#### Exercise requirements
From the entries provided below, copy each line that contains the word "burst".

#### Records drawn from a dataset
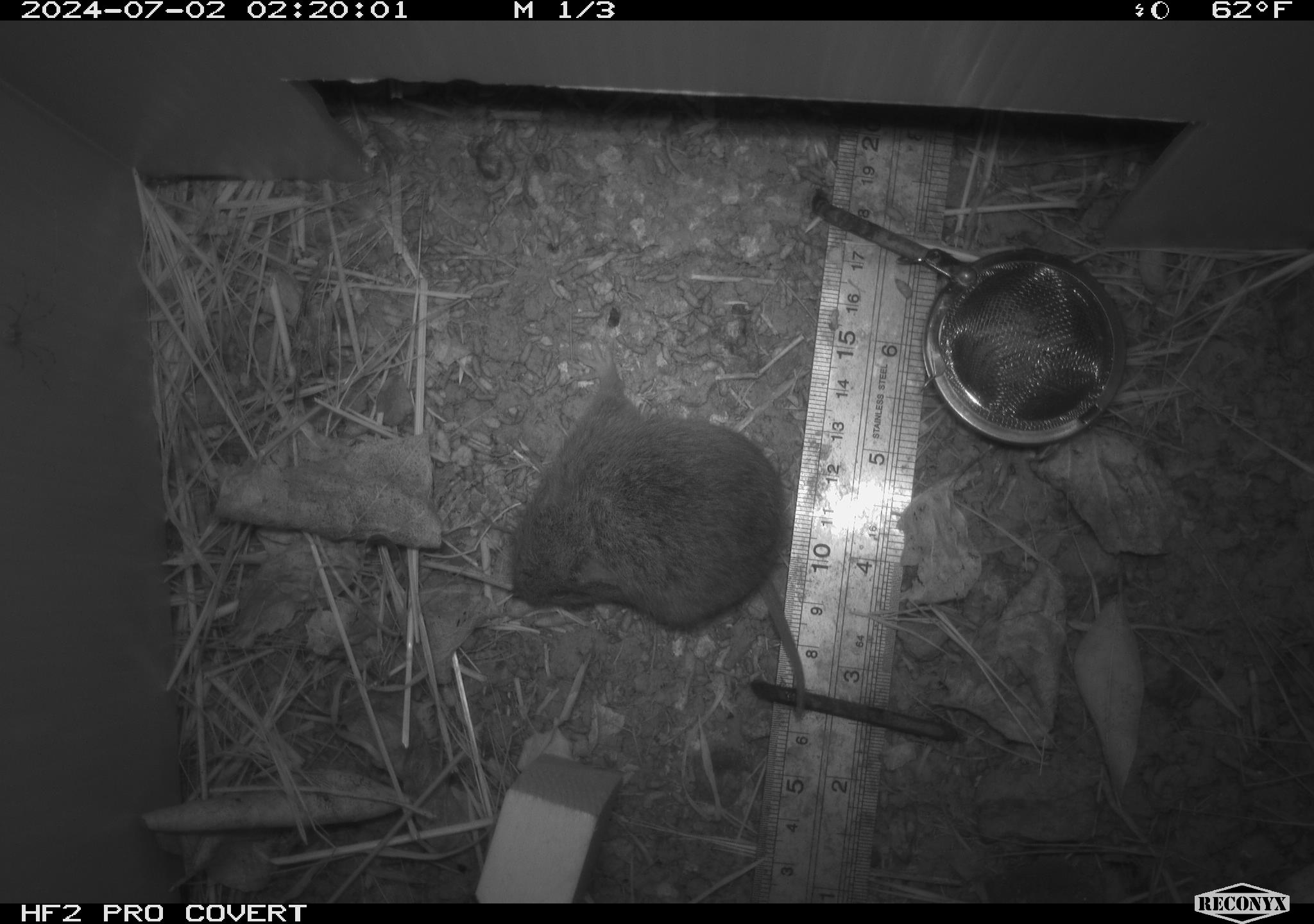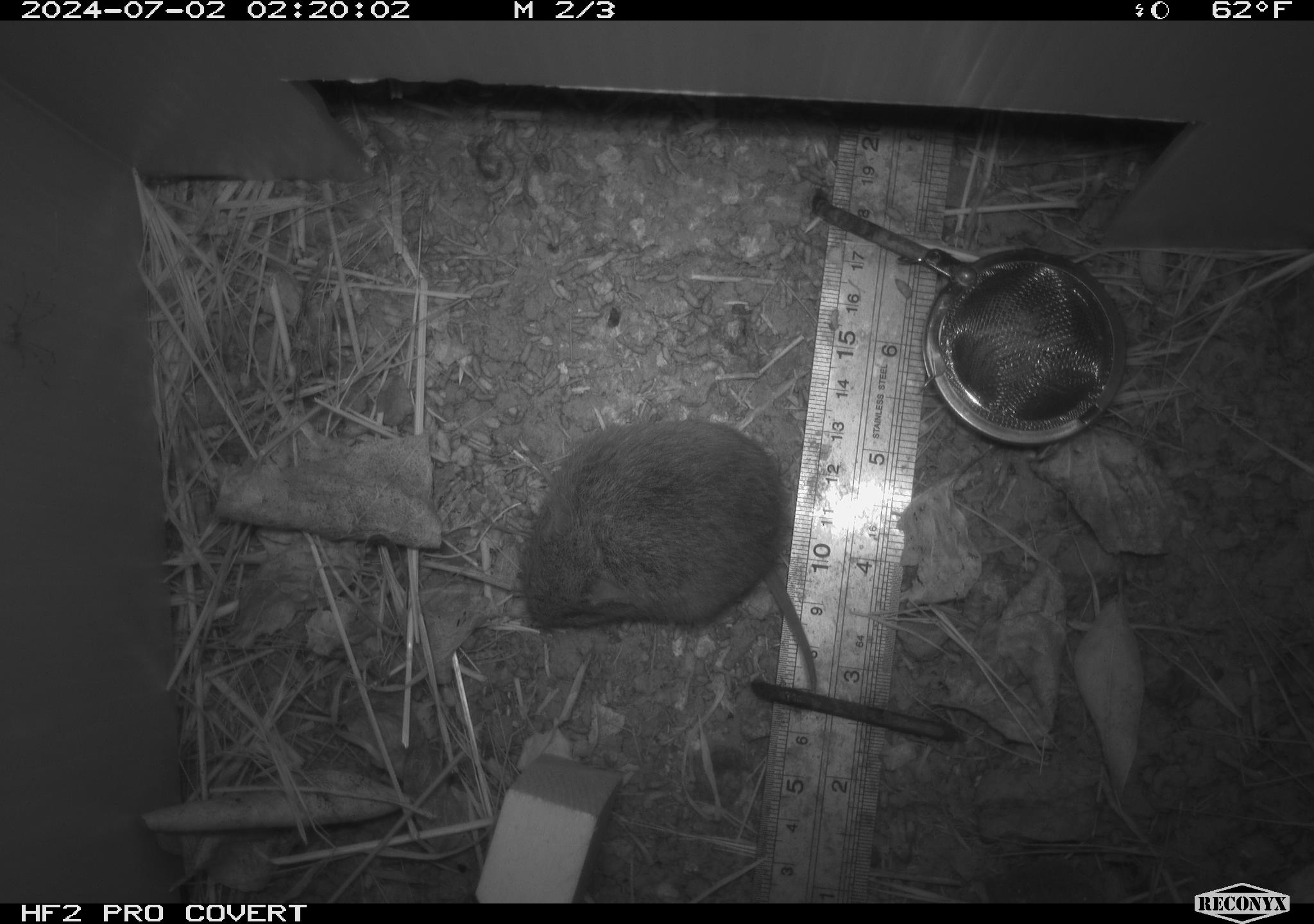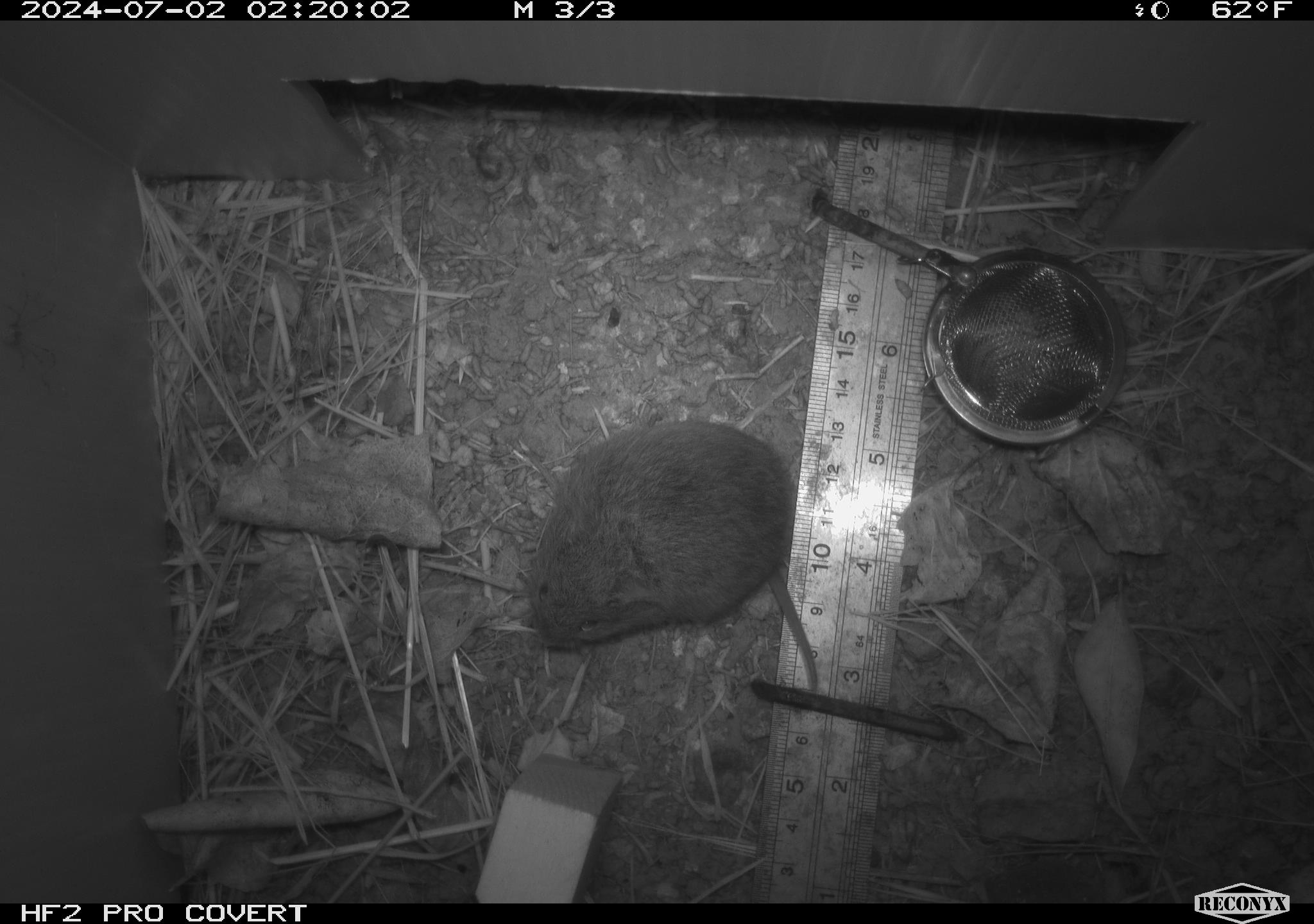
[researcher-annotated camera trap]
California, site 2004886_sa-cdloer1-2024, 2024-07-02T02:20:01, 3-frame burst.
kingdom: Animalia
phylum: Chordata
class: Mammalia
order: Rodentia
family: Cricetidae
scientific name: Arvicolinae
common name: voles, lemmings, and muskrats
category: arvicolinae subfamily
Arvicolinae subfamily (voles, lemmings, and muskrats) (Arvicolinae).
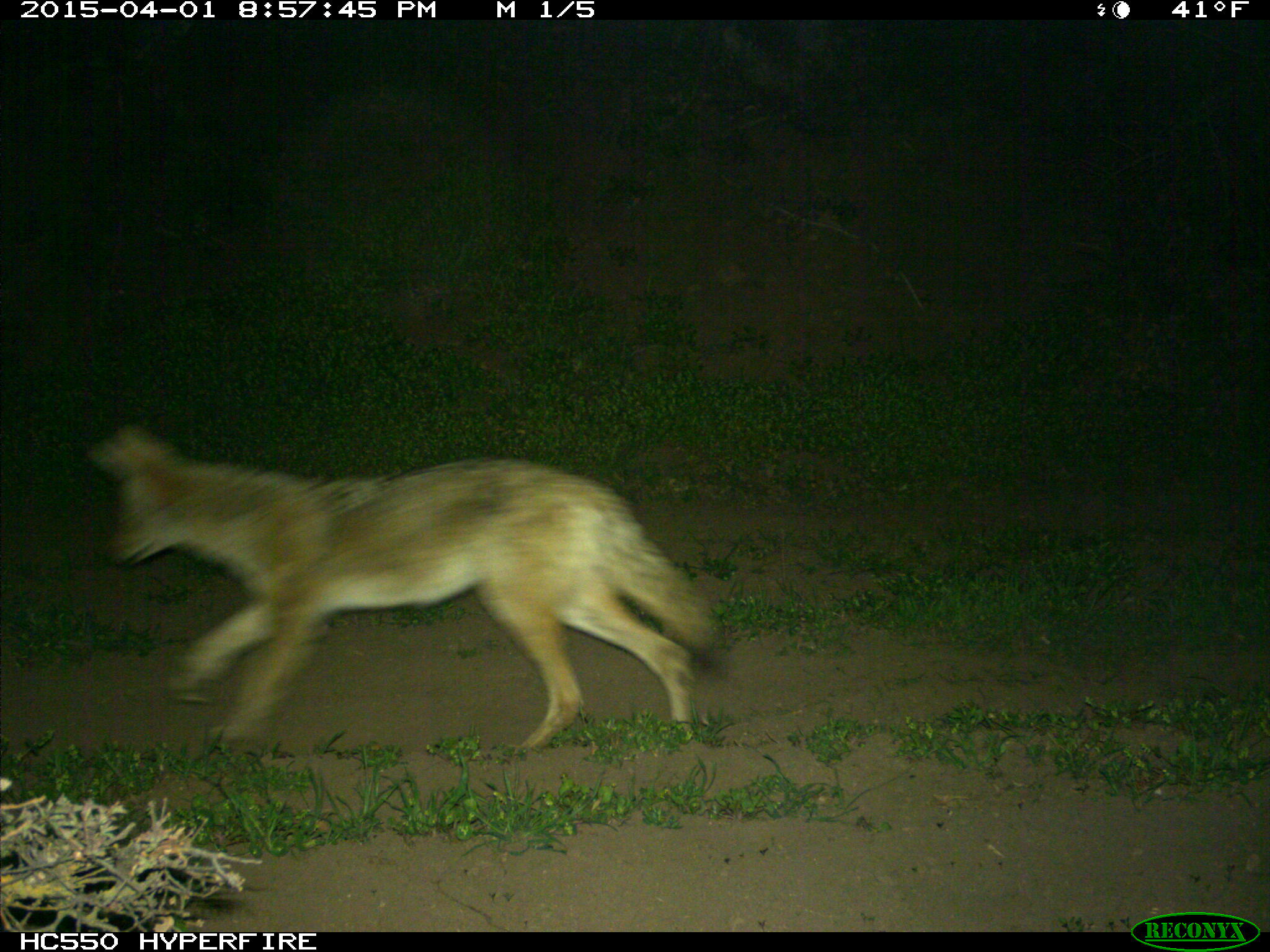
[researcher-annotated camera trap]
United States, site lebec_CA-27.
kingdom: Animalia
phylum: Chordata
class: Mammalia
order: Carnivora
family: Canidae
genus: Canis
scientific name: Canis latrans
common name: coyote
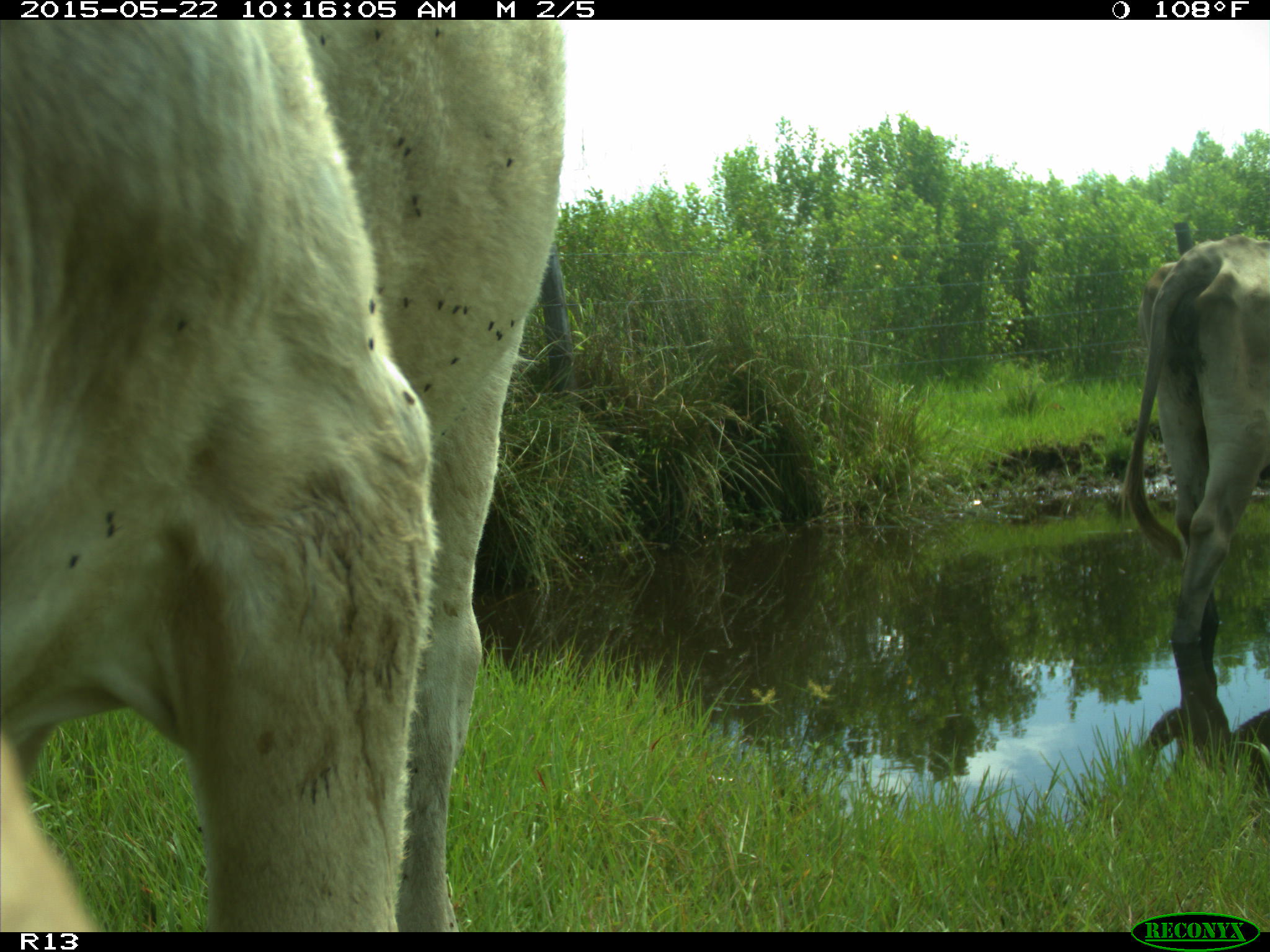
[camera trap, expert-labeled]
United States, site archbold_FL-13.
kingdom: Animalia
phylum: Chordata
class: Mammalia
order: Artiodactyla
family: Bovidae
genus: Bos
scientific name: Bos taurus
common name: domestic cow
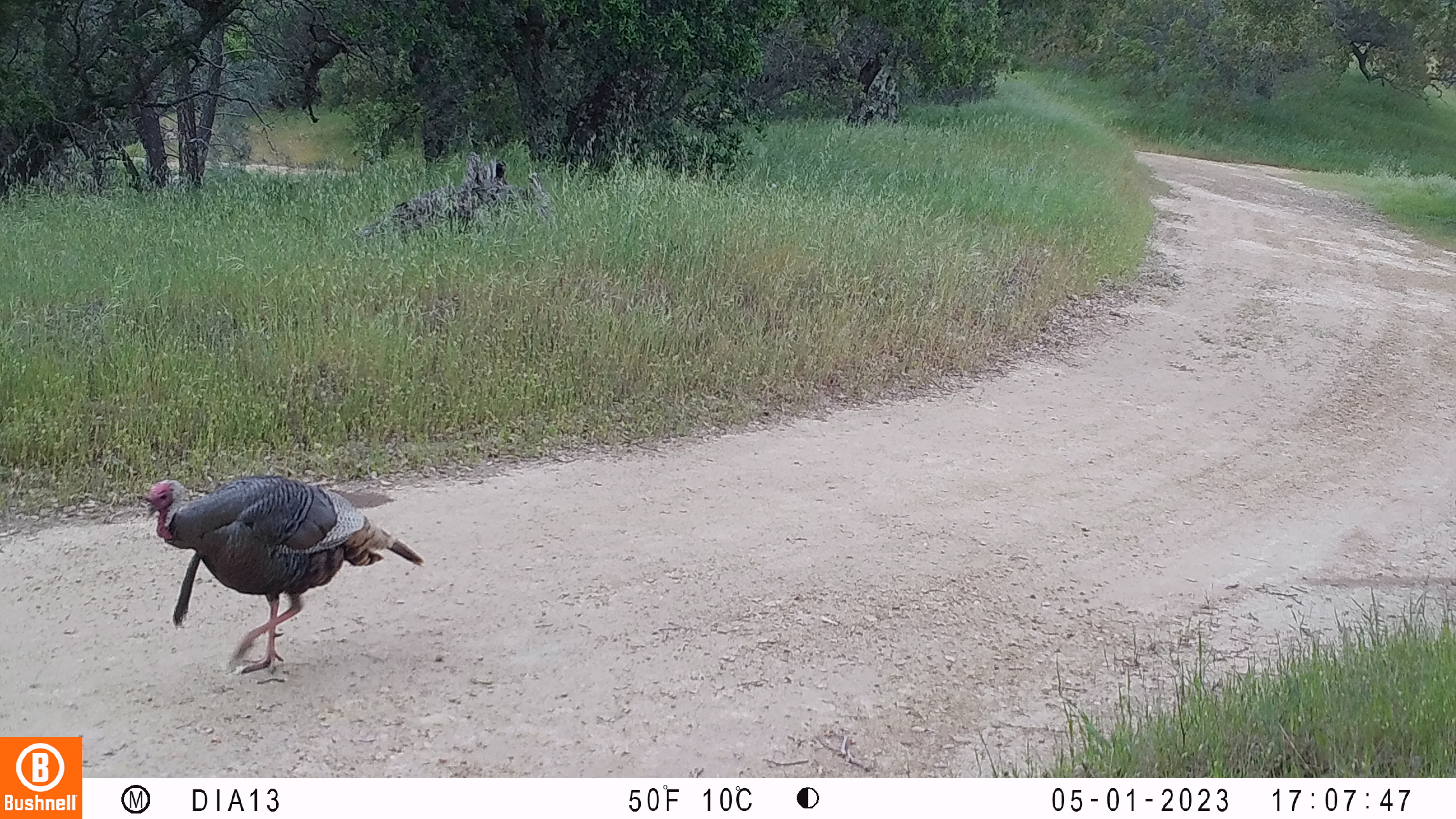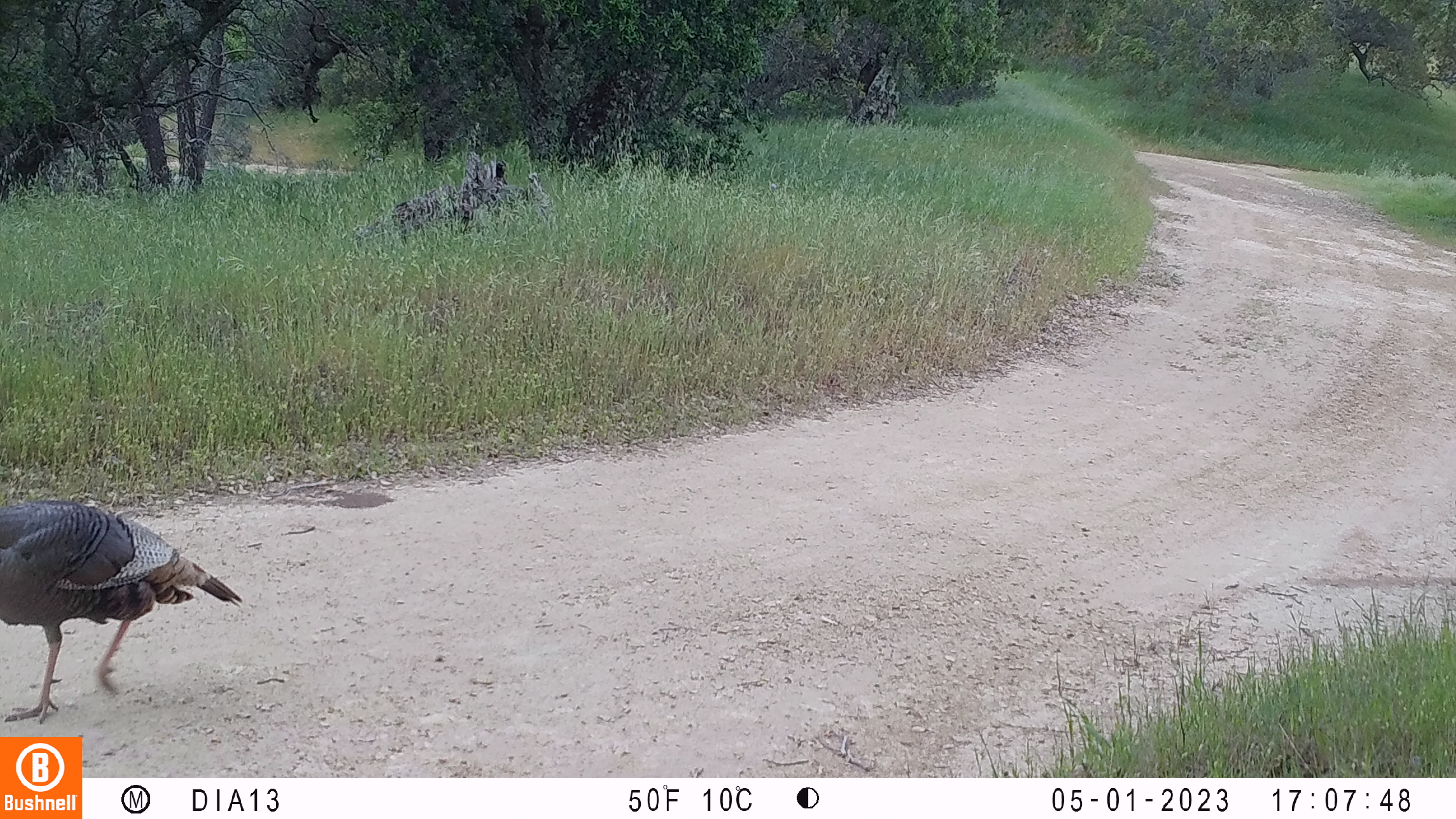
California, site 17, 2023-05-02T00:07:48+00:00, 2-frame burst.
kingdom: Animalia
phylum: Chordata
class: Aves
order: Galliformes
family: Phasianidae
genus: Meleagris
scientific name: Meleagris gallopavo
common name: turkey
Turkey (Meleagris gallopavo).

#### Exercise solution
California, site 2004886_sa-cdloer1-2024, 2024-07-02T02:20:01, 3-frame burst.
California, site 17, 2023-05-02T00:07:48+00:00, 2-frame burst.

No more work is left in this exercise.